Il est difficile de faire des ponts entre les films d’une compétition comme celle du Festival d’Amiens, dont c’était cette année la 34ème édition. Tourné avant tout vers le public régional, auquel il apporte des films encore inédits (et pour certain à la perspective assez incertaine de trouver un distributeur en France), le festival propose des films venus d’un peu partout, francophonie en tête, dans une démarche qu’on sent volontairement retranchée de toute course à la première internationale. Ne serait-ce qu’au sein de sa compétition, qui mêle documentaire et fiction et semble se proposer comme l’état d’une sensibilité sur le cinéma à un moment donné.
● ● ● ● ● ● ●
> **Vos consignes**
Reproduisez à l'identique le passage de l'extrait sur le Festival d'Amiens compris entre « Il est difficile » et « un moment donné. », ces deux bornes incluses.

> **Section des données**
● ● ● ● ● ● ●
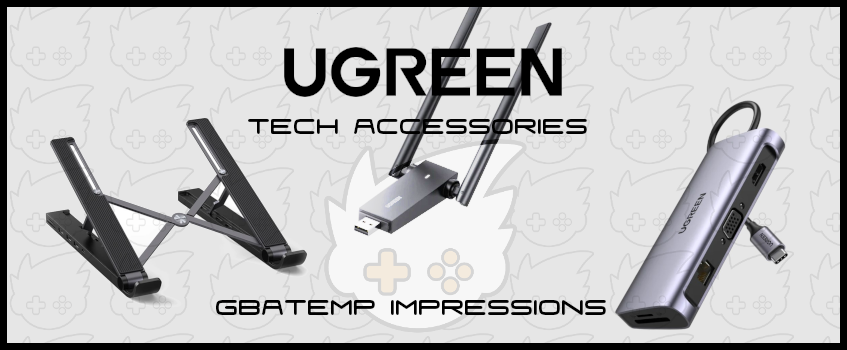 GBAtemp Impressions Ugreen Tech Accessories.png
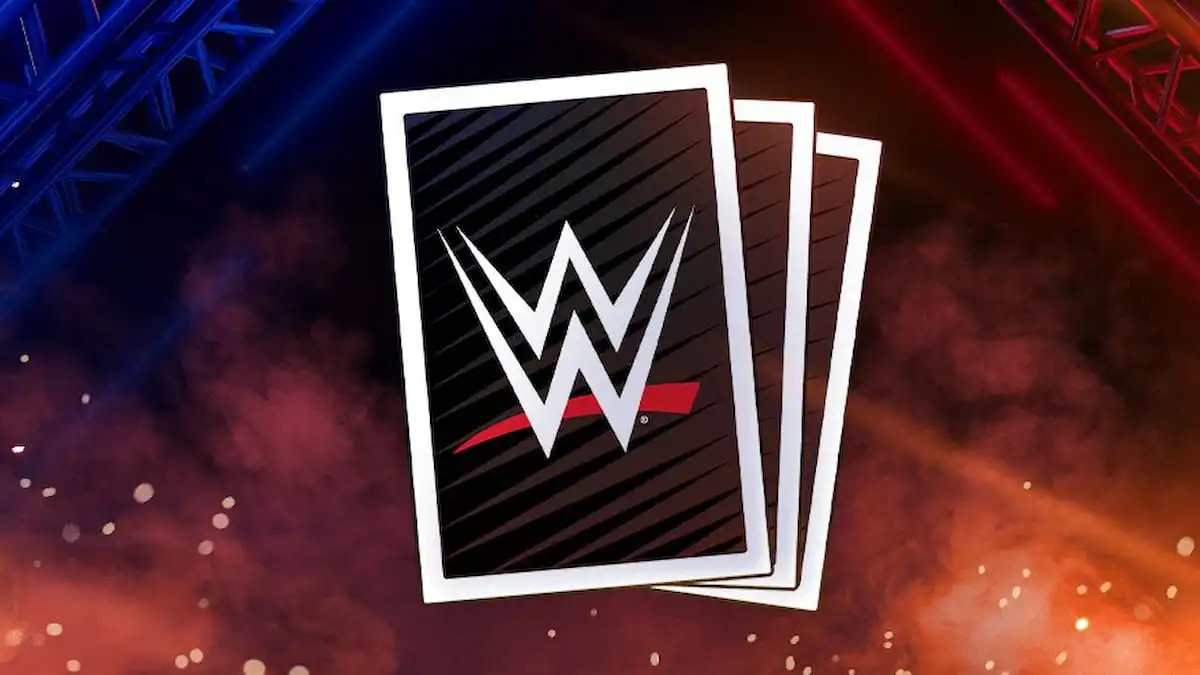 Promo image for WWE SuperCard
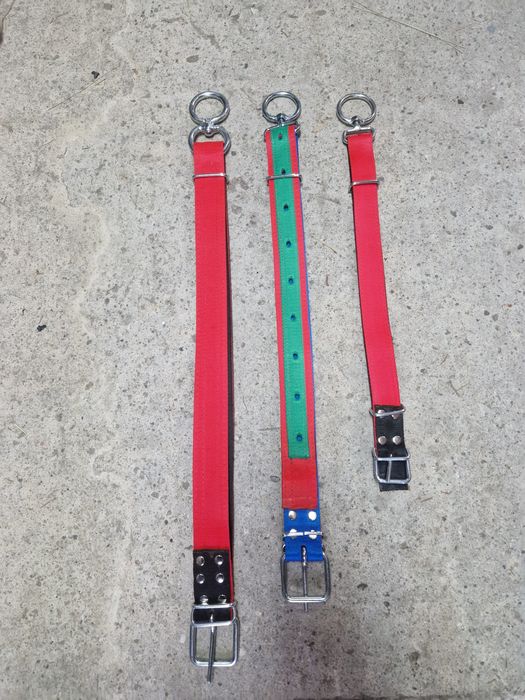 Pas obroża Byka Krowy żłobowe uwięziowe Nowe Wzmocnione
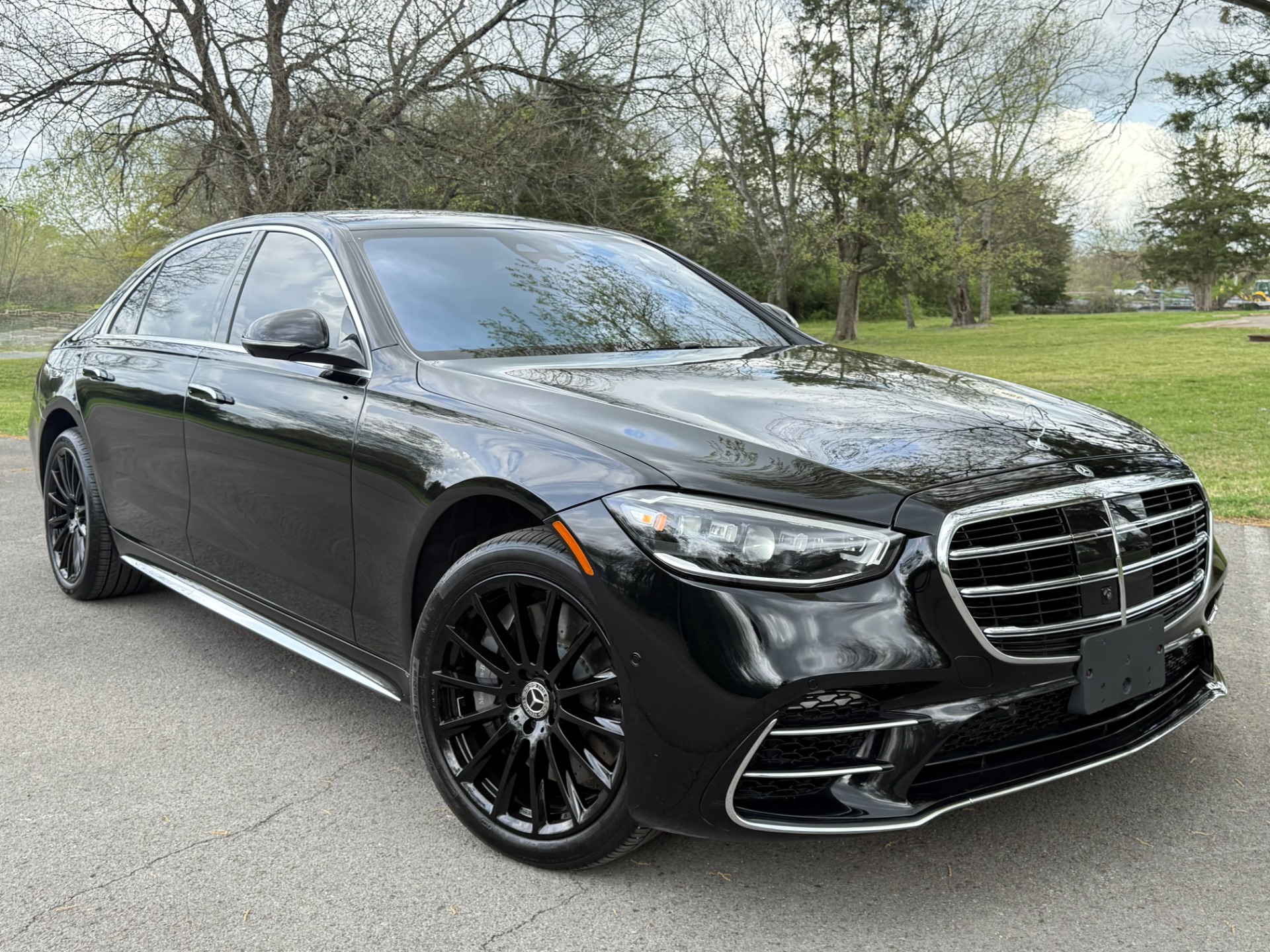 2023 Mercedes-Benz S 580 4MATIC 3D TECHNOLOGY PKG AMG LINE PKG W/ REAR-AXLE STEERING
● ● ● ● ● ● ●
> **Solution rédigée**
Il est difficile de faire des ponts entre les films d’une compétition comme celle du Festival d’Amiens, dont c’était cette année la 34ème édition. Tourné avant tout vers le public régional, auquel il apporte des films encore inédits (et pour certain à la perspective assez incertaine de trouver un distributeur en France), le festival propose des films venus d’un peu partout, francophonie en tête, dans une démarche qu’on sent volontairement retranchée de toute course à la première internationale. Ne serait-ce qu’au sein de sa compétition, qui mêle documentaire et fiction et semble se proposer comme l’état d’une sensibilité sur le cinéma à un moment donné.